I recently started writing a clone of the curveball flash game with OpenGL graphics and network multiplayer support to learn haskell. I'm halfway through and I think I am familiar with the basic haskell concepts now.

This is a very good question and it is a hard one. I tend to have a standard set of problems that I use to take my first steps with a language.

A very simplistic thing to do is to generate a "signature survey": http://c2.com/doc/SignatureSurvey/

This generates a simple metric over c-type language code and includes walking a project folder structure and print out all {} and ; (blocks and statements) to get an overview over the complexity of the project.

Another one is "Folder Cleanup". I am a compulsive (Windows-) desktop hoarder. After a while my desktop gets so crowded with symbols that I move them into a certain folder, which I usually name after German dumpsites for nuclear waste. The script sorts files by their types and puts them into certain folders.

This one helps one to explore basic syntax, code structuring, modularity, fs access, working with data structures (recursive descent into dir trees), blacklisting of certain filetypes and so on.

These are very simple generic problems that one can do that in any language; it helps to compare the learing effort for the language and its syntactic and semantic power, for it is a very controlled, well understood problem.
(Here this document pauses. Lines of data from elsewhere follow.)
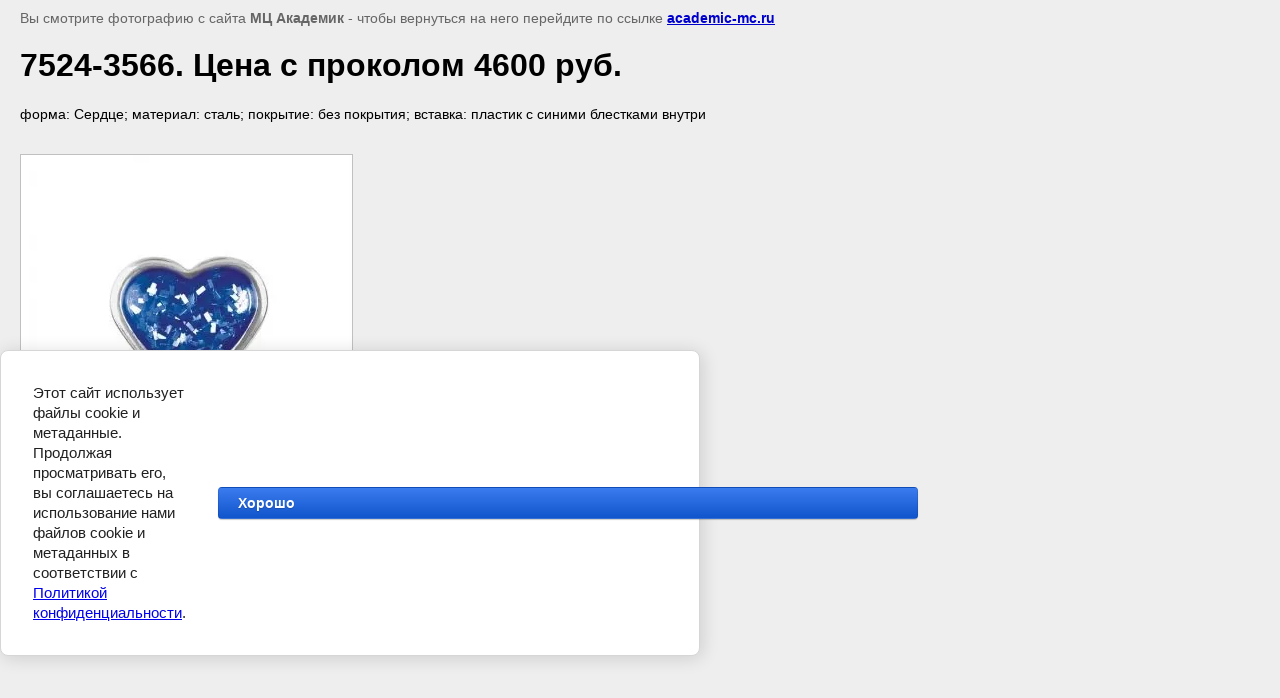

--- FILE ---
content_type: text/html; charset=utf-8
request_url: https://academic-mc.ru/katalog-serezhek-sistema-75?view=301070806
body_size: 2785
content:
<html>
<head>
<meta name="yandex-verification" content="215428f5f554d1f3" />
<meta name="yandex-verification" content="76fb44b3812d4d86" />
<link rel='stylesheet' type='text/css' href='/shared/highslide-4.1.13/highslide.min.css'/>
<script type='text/javascript' src='/shared/highslide-4.1.13/highslide.packed.js'></script>
<script type='text/javascript'>
hs.graphicsDir = '/shared/highslide-4.1.13/graphics/';
hs.outlineType = null;
hs.showCredits = false;
hs.lang={cssDirection:'ltr',loadingText:'Загрузка...',loadingTitle:'Кликните чтобы отменить',focusTitle:'Нажмите чтобы перенести вперёд',fullExpandTitle:'Увеличить',fullExpandText:'Полноэкранный',previousText:'Предыдущий',previousTitle:'Назад (стрелка влево)',nextText:'Далее',nextTitle:'Далее (стрелка вправо)',moveTitle:'Передвинуть',moveText:'Передвинуть',closeText:'Закрыть',closeTitle:'Закрыть (Esc)',resizeTitle:'Восстановить размер',playText:'Слайд-шоу',playTitle:'Слайд-шоу (пробел)',pauseText:'Пауза',pauseTitle:'Приостановить слайд-шоу (пробел)',number:'Изображение %1/%2',restoreTitle:'Нажмите чтобы посмотреть картинку, используйте мышь для перетаскивания. Используйте клавиши вперёд и назад'};</script>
Beats hello world, but I am aware that these are not specific to show off what "side" a language "is on".

With python anything will do, but writing a webserver in r can be quite tedious I believe. If a langauge claims to be a general purpose language (as do f# and haskell) the aforementioned problem could do the trick.

bitcoin price aggregation deamon in Go !
WPF (not a language, it's a desktop UI framework):

Windows Media Center (you have to jump through hoops to get it on modern windows, but I feel it's worth it).

Here's what it looks like for those who aren't running windows or don't want to install. http://youtu.be/MSvME6zR7gU

As far as I know it hasn't changed much since Vista. I still consider it one of the best examples of what a WPF experience can be like.

You can use WPF with any CLI (.Net) language, but C# is preferred. WPF is windows only (windows presentation foundation) and can't be used with mono as far as I know.